Date: 2003-05-26 11:01 am (UTC)
ext_8707: Taken in front of Carnegie Hall (quiet)
From: [identity profile] ronebofh.livejournal.com
I don't think that either the interaction or the ability to add links warrant a new word; you can take the interaction away, and the links are just a feature of the medium.

The Agonist kept a public journal. Just like i am. People can refer to the activity with a fancy new name... but the fact remains that the fancy new name sucks and is superfluous.

Date: 2003-05-26 08:58 am (UTC)
From: [identity profile] jeff2001.livejournal.com
I tend to agree...I never cared for the term "blog". It's a dopey, burpy, even vomitous, word. If they'd come up with something else, I would've been quicker to adopt.

Now, televisor, I like a lot.

Date: 2003-05-26 10:45 am (UTC)
ext_8707: Taken in front of Carnegie Hall (evil)
From: [identity profile] ronebofh.livejournal.com
Hey, it's still around in Spanish.

Date: 2003-05-26 10:59 am (UTC)
From: [identity profile] jeff2001.livejournal.com
This I did not know! Hell, yet another reason why Spanish rules.

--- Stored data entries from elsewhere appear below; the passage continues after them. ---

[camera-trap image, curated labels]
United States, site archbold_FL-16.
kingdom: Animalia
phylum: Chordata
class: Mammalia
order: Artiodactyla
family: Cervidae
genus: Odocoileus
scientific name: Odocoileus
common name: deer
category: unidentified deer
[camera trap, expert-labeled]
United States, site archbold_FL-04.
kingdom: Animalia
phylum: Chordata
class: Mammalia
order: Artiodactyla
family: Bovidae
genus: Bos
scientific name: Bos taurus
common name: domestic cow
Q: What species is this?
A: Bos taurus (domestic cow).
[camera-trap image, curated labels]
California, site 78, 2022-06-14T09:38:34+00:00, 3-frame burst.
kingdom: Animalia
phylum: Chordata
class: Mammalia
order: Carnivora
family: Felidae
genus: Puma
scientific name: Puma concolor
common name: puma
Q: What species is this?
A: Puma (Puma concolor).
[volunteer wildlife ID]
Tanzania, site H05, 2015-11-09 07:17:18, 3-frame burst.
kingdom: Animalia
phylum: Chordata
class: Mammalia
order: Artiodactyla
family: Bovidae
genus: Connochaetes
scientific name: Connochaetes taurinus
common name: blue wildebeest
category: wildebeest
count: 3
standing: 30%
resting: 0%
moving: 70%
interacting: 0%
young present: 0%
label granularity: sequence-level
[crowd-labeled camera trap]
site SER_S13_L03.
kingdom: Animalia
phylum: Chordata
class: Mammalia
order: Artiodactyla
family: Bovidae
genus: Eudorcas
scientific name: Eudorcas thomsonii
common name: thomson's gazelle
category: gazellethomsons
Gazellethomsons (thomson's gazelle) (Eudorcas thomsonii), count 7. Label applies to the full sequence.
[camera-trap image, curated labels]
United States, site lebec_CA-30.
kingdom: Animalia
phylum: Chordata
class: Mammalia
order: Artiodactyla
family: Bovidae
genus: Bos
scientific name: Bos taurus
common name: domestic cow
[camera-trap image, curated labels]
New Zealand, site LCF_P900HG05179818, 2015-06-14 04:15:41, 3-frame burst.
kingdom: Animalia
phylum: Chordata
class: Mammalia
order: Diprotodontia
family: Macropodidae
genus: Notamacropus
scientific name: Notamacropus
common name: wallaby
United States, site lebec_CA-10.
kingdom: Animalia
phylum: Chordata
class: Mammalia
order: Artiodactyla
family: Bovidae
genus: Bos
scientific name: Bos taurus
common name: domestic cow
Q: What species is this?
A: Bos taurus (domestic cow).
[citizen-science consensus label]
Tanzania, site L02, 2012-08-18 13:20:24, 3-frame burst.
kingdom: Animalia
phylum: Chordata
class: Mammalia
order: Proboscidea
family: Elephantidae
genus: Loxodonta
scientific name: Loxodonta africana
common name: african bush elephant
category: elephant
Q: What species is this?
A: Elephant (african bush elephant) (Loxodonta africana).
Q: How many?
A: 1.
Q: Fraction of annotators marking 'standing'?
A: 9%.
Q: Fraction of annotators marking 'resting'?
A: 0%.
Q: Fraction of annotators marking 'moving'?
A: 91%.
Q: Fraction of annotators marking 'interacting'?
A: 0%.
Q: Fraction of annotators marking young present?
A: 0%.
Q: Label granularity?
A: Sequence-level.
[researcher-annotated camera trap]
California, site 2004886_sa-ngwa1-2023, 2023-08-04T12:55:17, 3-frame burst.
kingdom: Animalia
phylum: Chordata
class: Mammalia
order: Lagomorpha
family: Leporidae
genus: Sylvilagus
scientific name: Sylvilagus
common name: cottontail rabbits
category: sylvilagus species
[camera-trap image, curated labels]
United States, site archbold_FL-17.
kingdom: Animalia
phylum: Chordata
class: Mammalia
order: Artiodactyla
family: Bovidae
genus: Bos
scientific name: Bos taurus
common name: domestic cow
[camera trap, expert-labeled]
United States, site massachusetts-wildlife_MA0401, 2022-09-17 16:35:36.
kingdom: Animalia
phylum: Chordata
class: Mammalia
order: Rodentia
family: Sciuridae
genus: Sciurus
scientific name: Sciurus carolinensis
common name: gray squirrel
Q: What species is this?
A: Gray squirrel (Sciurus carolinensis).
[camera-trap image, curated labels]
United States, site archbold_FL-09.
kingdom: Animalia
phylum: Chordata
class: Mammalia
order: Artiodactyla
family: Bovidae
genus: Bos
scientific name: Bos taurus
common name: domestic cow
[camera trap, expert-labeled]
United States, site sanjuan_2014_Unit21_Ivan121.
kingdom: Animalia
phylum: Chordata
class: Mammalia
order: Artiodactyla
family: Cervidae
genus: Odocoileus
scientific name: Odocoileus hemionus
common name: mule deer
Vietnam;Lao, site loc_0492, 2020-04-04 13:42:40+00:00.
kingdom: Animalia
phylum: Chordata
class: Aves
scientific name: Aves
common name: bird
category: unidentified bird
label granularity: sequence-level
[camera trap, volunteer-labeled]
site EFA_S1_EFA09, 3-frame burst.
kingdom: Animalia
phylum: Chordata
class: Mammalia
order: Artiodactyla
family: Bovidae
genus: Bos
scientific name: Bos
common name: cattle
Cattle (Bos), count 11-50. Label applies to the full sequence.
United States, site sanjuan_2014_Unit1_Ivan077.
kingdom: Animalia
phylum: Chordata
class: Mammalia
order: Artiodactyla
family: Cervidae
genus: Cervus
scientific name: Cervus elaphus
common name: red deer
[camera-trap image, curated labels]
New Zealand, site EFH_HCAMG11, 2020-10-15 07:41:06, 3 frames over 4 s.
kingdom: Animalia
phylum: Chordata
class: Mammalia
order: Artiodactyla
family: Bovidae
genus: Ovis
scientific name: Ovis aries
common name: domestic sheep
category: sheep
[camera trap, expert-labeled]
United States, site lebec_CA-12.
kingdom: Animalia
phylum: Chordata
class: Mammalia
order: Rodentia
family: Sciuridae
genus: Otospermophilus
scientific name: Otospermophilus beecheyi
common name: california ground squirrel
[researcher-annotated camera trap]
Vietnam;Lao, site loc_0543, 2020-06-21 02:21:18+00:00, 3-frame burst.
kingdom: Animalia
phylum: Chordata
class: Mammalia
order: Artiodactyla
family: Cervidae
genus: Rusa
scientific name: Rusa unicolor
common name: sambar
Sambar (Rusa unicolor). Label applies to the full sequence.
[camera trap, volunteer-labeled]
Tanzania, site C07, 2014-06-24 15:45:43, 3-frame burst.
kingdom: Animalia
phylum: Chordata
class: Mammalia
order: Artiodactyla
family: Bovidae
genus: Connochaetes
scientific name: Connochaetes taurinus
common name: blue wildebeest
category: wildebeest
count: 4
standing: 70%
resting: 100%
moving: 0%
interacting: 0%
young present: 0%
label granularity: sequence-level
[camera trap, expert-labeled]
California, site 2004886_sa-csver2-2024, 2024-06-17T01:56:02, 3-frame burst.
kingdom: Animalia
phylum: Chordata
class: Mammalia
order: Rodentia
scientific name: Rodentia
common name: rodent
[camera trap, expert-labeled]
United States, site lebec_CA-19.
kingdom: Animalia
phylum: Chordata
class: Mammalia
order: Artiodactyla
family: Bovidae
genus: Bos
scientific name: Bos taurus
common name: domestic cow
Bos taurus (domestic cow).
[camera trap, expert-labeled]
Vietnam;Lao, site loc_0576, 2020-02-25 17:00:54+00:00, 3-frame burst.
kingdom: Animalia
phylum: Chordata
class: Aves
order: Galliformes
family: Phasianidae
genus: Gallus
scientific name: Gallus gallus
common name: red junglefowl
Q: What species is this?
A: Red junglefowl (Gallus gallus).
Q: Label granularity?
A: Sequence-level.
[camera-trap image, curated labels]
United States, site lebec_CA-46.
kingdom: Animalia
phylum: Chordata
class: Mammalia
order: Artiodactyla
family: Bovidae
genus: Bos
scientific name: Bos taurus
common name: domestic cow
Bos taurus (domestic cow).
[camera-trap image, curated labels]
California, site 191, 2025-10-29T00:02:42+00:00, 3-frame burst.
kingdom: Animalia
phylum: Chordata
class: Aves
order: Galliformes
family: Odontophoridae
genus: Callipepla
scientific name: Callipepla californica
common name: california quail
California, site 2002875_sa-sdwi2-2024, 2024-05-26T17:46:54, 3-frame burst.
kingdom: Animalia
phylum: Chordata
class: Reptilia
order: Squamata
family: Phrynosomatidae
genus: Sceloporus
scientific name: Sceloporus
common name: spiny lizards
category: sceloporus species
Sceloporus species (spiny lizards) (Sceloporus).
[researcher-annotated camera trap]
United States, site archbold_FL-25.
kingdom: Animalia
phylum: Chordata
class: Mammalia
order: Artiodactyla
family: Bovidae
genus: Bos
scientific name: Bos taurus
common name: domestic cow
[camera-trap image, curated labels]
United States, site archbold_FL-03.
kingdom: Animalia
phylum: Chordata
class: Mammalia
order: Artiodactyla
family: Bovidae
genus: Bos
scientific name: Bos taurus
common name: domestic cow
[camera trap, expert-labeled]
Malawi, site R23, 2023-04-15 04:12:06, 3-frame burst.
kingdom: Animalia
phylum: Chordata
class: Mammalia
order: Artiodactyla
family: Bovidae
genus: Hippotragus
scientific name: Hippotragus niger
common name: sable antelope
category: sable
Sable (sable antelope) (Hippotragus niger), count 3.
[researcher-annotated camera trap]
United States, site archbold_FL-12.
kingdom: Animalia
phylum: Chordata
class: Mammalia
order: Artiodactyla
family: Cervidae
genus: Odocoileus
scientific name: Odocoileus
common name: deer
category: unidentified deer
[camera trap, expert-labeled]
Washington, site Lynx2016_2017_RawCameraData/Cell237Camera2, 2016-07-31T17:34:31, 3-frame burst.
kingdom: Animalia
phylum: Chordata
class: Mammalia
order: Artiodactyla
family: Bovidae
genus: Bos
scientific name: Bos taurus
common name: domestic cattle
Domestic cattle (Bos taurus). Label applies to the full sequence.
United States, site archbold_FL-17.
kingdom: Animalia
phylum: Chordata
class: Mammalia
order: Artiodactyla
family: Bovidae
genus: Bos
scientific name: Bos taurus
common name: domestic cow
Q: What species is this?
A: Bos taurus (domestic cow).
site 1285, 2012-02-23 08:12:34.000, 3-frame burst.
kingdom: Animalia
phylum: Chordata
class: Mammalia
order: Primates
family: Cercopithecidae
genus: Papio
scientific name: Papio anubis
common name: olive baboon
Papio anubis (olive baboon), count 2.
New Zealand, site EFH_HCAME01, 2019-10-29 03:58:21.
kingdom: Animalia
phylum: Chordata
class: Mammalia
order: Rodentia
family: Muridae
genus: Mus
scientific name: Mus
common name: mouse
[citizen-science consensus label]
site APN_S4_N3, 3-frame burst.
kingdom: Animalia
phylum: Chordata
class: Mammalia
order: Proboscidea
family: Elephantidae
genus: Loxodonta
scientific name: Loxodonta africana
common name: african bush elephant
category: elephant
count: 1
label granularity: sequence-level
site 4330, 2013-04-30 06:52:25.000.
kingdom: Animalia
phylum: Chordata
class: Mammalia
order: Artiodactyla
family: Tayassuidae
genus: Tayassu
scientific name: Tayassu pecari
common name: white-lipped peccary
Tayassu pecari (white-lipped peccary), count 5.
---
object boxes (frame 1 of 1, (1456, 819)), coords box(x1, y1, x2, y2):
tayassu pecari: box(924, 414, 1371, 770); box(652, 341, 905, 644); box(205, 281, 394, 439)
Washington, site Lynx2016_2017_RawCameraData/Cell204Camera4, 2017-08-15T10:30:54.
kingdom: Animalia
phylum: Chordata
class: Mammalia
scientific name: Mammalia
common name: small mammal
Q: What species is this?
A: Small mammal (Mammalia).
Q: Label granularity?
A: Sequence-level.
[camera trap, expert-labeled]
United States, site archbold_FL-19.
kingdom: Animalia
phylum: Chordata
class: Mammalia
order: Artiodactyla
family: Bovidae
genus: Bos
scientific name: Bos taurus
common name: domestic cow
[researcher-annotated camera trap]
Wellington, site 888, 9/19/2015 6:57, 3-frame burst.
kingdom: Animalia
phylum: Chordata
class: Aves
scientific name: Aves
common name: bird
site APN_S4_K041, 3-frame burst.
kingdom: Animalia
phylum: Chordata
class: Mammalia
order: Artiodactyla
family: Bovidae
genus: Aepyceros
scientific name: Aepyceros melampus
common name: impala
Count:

Date: 2003-05-26 09:06 am (UTC)
From: [identity profile] therobbergirl.livejournal.com
I don't know if "blog" is here to stay or not, but I don't think that "diary" or "journal" are suitable substitutions either.

A journal that a person keeps online and that does not involve interactions from people other than the author definitely is covered by "journal" or "diary". The fact that this online journal can contain links is irrelevant. With a trusty gluestick, I can add outside information like pictures, other people's essays, and articles to a paper journal. For that matter, I can even write down links to these things.

However, "blog" is more inclusive. Blogs are similar to online and paper journals except that they also include interactions from people other than the author.

I think that that difference is special enough that another word is warranted. Some words like "moblog" and "weblog" are destined to die alone and without fanfare. But "blog" itself has the potential to continue living. It might die, but I think its death will happen only if a better word comes along or if pretty much everyone gives up blogging.

In the first case, this new word needs to hurry up and come on the scene because "blog" has already entered mainstream vocabulary. My Perry-Como-listening father uses the word correctly and he still thinks that MTV only shows music videos. A new word is going to have a hard time erradicating the old word.

In the second case, the fad will fade, but blogs are sufficiently useful and engaging that they won't go away entirely. They'll just become yet another web-based tool and no longer be trendy.